Wagner leader Yevgeny Prigozhin supported the coup, saying Thursday that “what happened in Niger is the fight of its people against the colonizers. […] This means gaining independence”.
Niger has some of the world’s largest reserves of cobalt, diamonds, platinum and uranium. It is the main supplier of uranium to the European Union, ahead of Kazakhstan and Russia. Since 1968, the company Orano (formerly Areva), 45 percent owned by the French state, has been mining uranium around the desert town of Arlit in the north of the country. Just two mines account for about a third of the multibillion-dollar company’s total global uranium production used to generate France’s nuclear power that not only supplies 70 percent of the country’s electricity, but also a large part of Europe, including Germany.
Orano’s mining concession, bought cheaply and tied to some aid, mostly in the form of loans to the country, has depleted the region’s water resources – few local people have running water – producing millions of tonnes of radioactive waste and left Niger at the bottom of the global wealth classification. More than 10 million of Niger’s 24 million people live in extreme poverty, while around 17 percent of the country’s population is in need of humanitarian assistance. The Nigerien government’s annual budget generally represents a fraction of Orano’s annual revenues.
The imperialists’ “war on terror” is a fraud. The US, UK, France and NATO have used these same groups to wage their proxy wars in Libya and especially Syria. After fighting in the NATO-led war against Libya in 2011, Al-Qaeda and other Islamist groups took refuge in countries in the Sahel region. Using these wars as a pretext, imperialist powers like France, America and Germany plundered Africa’s richest resources. In October 2021, Malian Prime Minister Choguel Kokalla Maïga accused the French government of secretly arming Islamist terrorists to fuel conflict in the country and justify French military occupation.

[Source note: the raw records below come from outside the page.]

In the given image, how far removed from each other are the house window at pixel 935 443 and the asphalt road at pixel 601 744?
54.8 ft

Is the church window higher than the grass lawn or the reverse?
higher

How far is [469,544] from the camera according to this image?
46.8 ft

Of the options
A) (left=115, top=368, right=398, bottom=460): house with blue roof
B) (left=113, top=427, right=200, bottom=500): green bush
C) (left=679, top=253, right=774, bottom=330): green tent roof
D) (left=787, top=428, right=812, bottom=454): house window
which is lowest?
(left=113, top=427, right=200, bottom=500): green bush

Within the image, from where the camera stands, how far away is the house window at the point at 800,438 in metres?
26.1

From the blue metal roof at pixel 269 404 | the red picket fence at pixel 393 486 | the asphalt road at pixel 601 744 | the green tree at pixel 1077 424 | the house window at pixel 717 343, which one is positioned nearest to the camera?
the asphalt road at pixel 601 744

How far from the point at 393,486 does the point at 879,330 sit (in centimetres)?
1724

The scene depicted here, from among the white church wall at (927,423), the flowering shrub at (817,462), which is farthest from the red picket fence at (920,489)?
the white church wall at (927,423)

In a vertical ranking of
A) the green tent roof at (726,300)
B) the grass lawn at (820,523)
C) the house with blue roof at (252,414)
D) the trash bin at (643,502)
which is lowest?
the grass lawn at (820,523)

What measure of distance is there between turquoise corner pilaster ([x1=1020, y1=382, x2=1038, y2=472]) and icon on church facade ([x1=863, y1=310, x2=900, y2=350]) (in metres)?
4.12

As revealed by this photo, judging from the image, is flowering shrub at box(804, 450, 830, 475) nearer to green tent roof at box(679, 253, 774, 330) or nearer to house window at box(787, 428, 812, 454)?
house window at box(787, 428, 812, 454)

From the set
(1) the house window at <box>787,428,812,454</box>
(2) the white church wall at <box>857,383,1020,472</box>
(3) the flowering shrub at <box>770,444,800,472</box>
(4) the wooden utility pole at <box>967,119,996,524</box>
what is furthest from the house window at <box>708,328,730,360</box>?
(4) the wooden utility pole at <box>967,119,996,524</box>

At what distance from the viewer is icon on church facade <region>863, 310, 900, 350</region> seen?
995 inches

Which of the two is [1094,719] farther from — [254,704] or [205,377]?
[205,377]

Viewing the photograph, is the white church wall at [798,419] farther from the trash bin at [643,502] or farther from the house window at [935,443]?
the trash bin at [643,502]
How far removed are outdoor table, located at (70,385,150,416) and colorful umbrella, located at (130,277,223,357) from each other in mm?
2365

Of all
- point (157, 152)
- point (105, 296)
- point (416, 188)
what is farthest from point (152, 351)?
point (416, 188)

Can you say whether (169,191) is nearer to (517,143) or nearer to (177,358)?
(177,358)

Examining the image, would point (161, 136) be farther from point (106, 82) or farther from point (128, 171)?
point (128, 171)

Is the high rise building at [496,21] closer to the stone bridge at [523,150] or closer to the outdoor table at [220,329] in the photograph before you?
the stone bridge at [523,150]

The worsening bloodshed in the region, which includes many of the world’s poorest countries, is the result of more than 10 years of French-led neo-colonial warfare in the Sahel region. Violence has resurfaced in Mali, Niger, Burkina Faso and other countries. The imperialists are using divide and rule policies to maintain control over the region characterized by multiple ethnic and tribal groups, causing ethnic riots and bloody massacres in the region.
Niger’s ongoing conflict of kidnappings, killings, robberies and threats had displaced nearly 380,000 people by the end of March, while the country hosts more than 700,000 refugees and asylum seekers, mostly from neighboring Mali and Nigeria. . Niger is also a transit route for migrants from sub-Saharan Africa heading to northern Europe to escape conflict and poverty.